A “transgender beer” raised money for LGBTQI+ charities but drew criticism from Stonewall for the language used. A “protest beer” mocking Vladimir Putin’s homophobia deployed uncomfortable tropes about homosexuality.

But BrewDog’s punk image really began to unravel in 2021, when a group of people who had worked at the brewer, under the banner “Punks with Purpose”, accused it – and Watt in particular – of fostering a “culture of fear” in which workers were bullied and “treated like objects”.

The company apologised publicly but Watt appeared to issue a warning to former staff taking part in a BBC documentary about the company, indicating in a post on the company’s web forum that their anonymity was not guaranteed.

Watt threatened to sue the BBC over claims made in the documentary, including that he had made female staff feel “uncomfortable”. BrewDog even took a complaint to the media regulator, Ofcom, which was dismissed.

One revelation that raised eyebrows was Watt’s own previous £500,000 investment in Heineken, one of the corporate behemoths he had ridiculed.

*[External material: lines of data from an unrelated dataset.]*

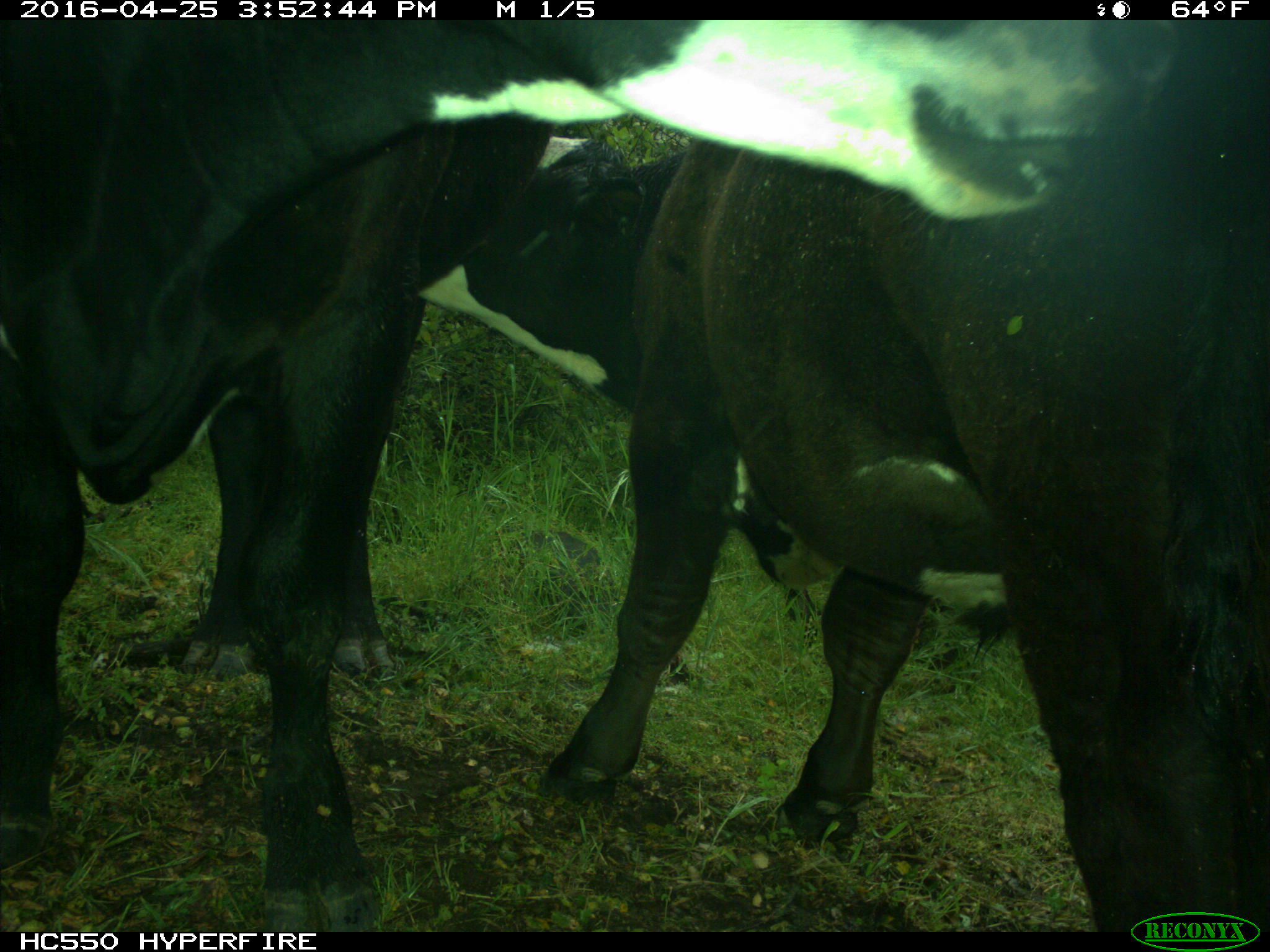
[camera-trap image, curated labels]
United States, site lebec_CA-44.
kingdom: Animalia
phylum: Chordata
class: Mammalia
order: Artiodactyla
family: Bovidae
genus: Bos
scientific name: Bos taurus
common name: domestic cow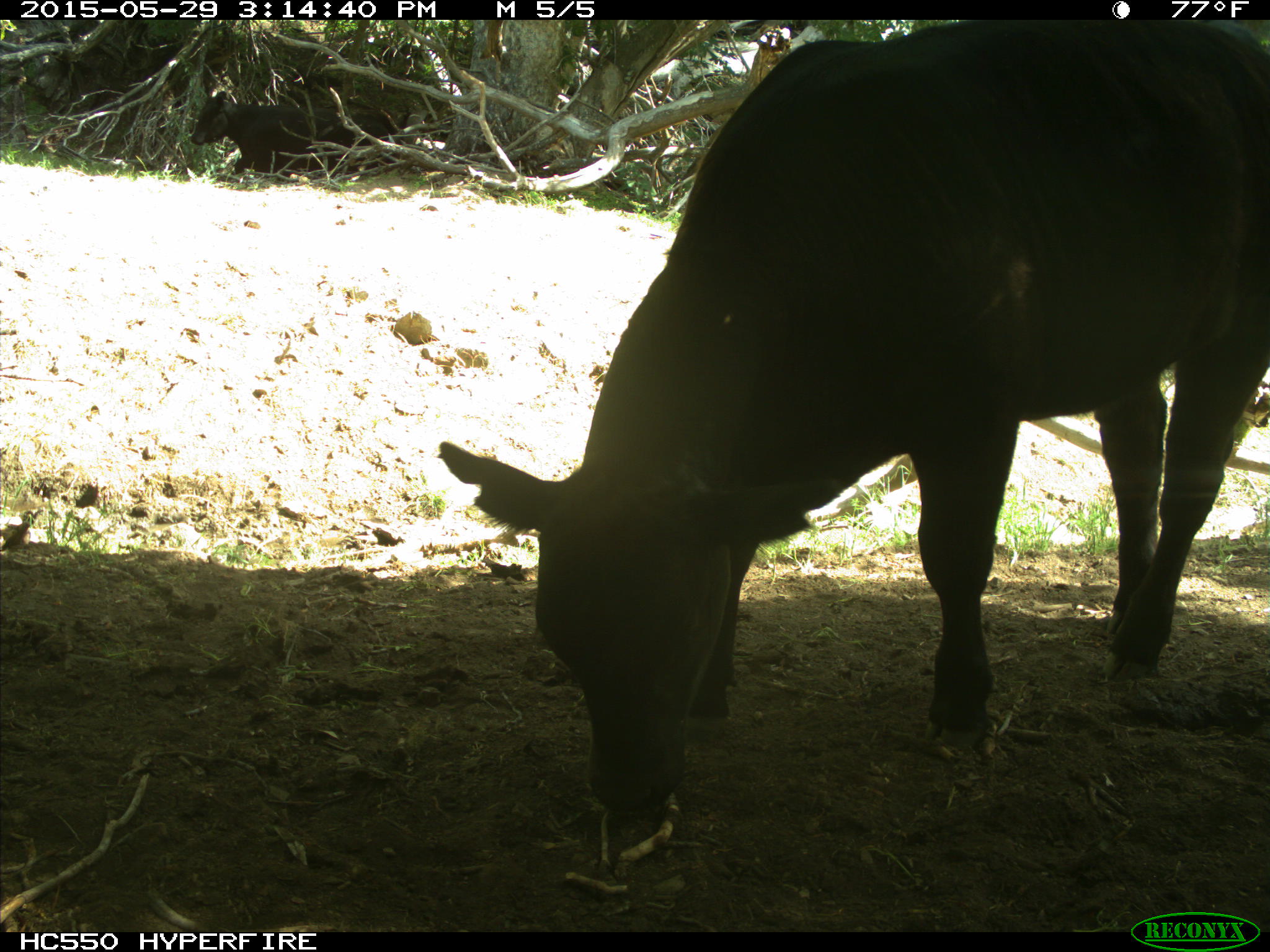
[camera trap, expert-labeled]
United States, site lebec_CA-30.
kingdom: Animalia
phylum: Chordata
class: Mammalia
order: Artiodactyla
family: Bovidae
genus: Bos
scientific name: Bos taurus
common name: domestic cow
Bos taurus (domestic cow).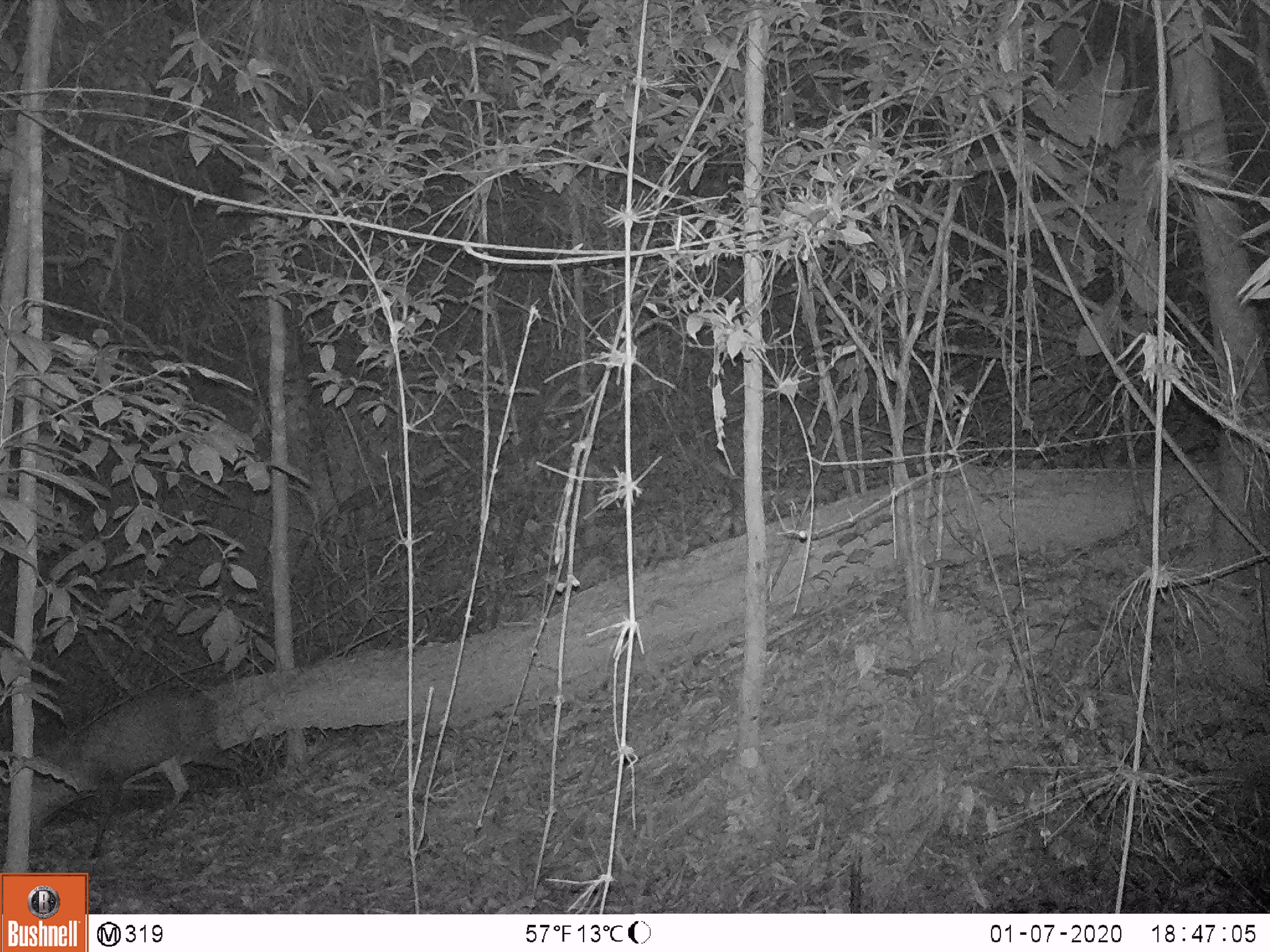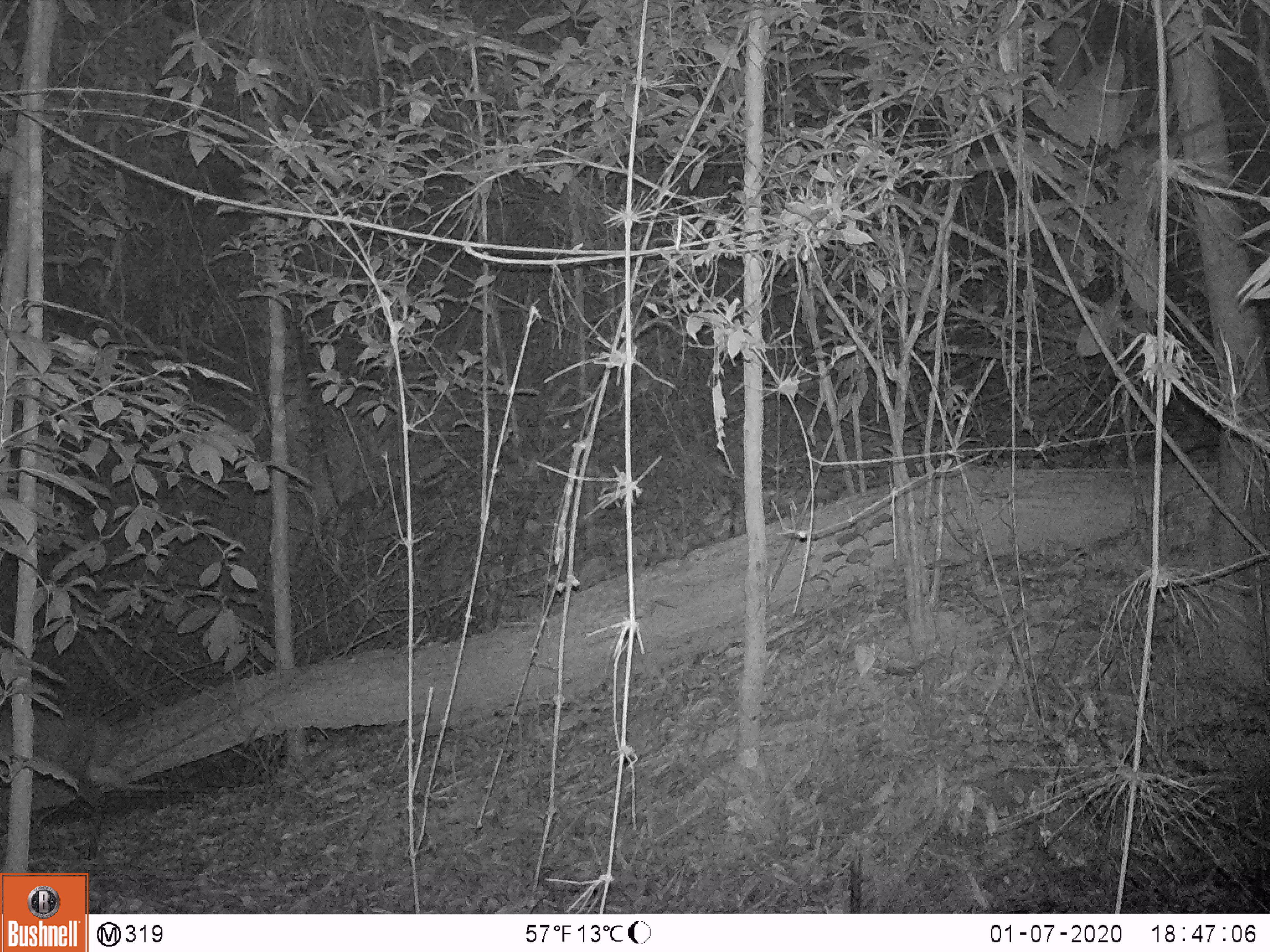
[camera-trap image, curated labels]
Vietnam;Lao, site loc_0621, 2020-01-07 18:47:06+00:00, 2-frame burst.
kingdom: Animalia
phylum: Chordata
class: Mammalia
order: Artiodactyla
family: Cervidae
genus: Muntiacus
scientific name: Muntiacus rooseveltorum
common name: roosevelt's muntjac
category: roosevelts muntjac group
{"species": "roosevelts muntjac group (roosevelt's muntjac) (Muntiacus rooseveltorum)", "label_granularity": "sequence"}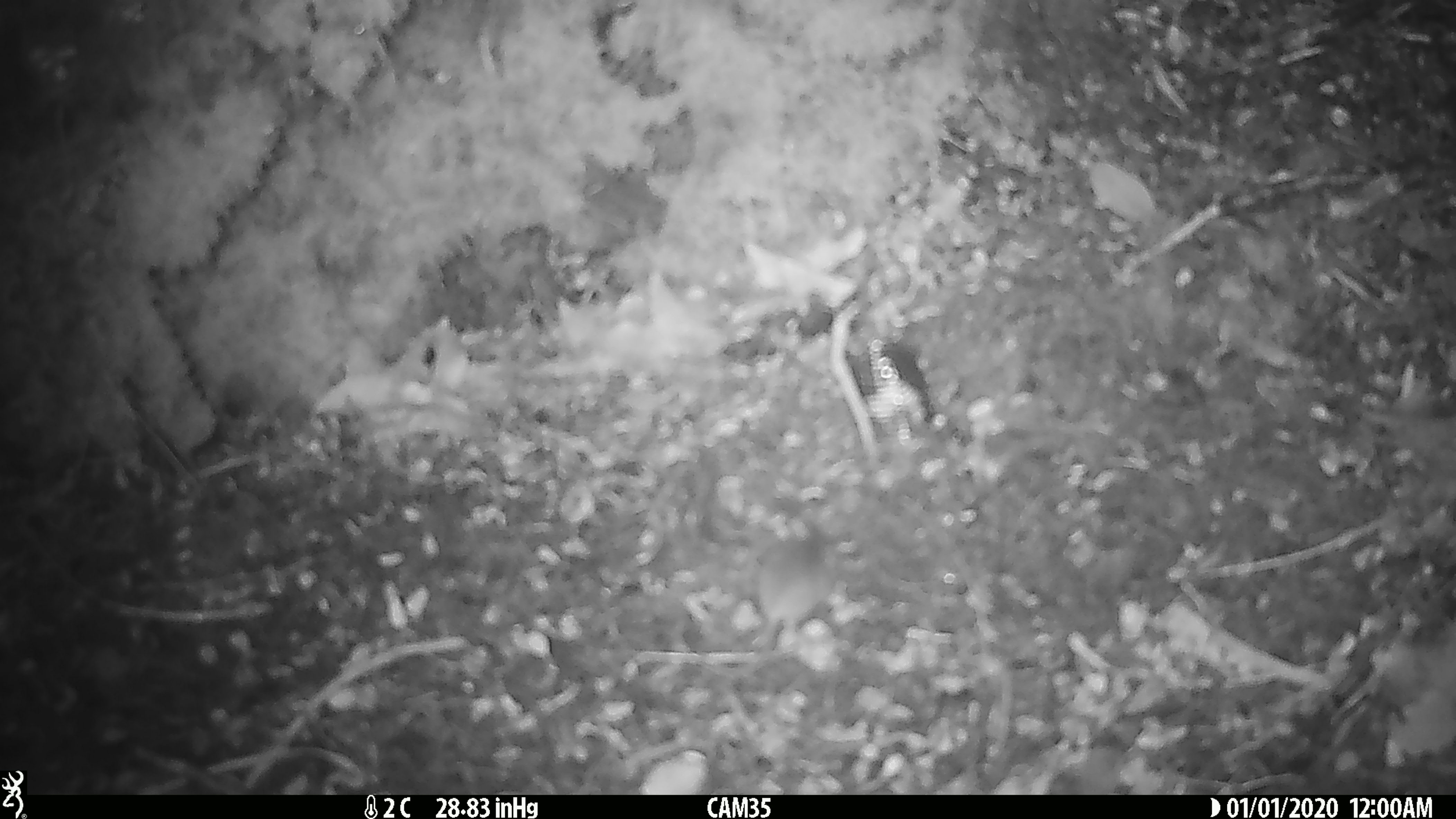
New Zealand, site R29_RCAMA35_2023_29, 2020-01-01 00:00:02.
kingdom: Animalia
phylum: Chordata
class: Mammalia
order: Rodentia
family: Muridae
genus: Mus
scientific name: Mus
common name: mouse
Mouse (Mus).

Since then, BrewDog has struck a deal with Budweiser China to help it expand in the People’s Republic.

As concerns about its treatment of staff rumbled on, BrewDog lost its coveted B Corp status, which offers certification of a company’s ethical commitment to the environment, community and employees.

Watt has committed to donating some of his shares in the company to staff and some to the Founders’ Pledge, an organisation that encourages entrepreneurs to direct some of their wealth to projects that “drive positive change”.

Yet earlier this year, BrewDog met fresh criticism when it dropped its commitment to the accredited real living wage scheme – hiring new staff on the legal minimum instead and freezing pay for bar staff in London.

And if there were any lingering vestiges of punk around Watt, he appeared to shed them when fans of the brand spotted him attending Nigel Farage’s 60th birthday party with his partner, the former Made in Chelsea star Georgia Toffolo.

Watt’s departure as BrewDog chief executive comes as the company aims to make itself as attractive as possible to investors, before a mooted stock market float that some analysts have said could value the company at £2bn.

That could seal a bumper payday for Watt, who owns 21% of the company, proving that BrewDog’s brand of punk is particularly profitable.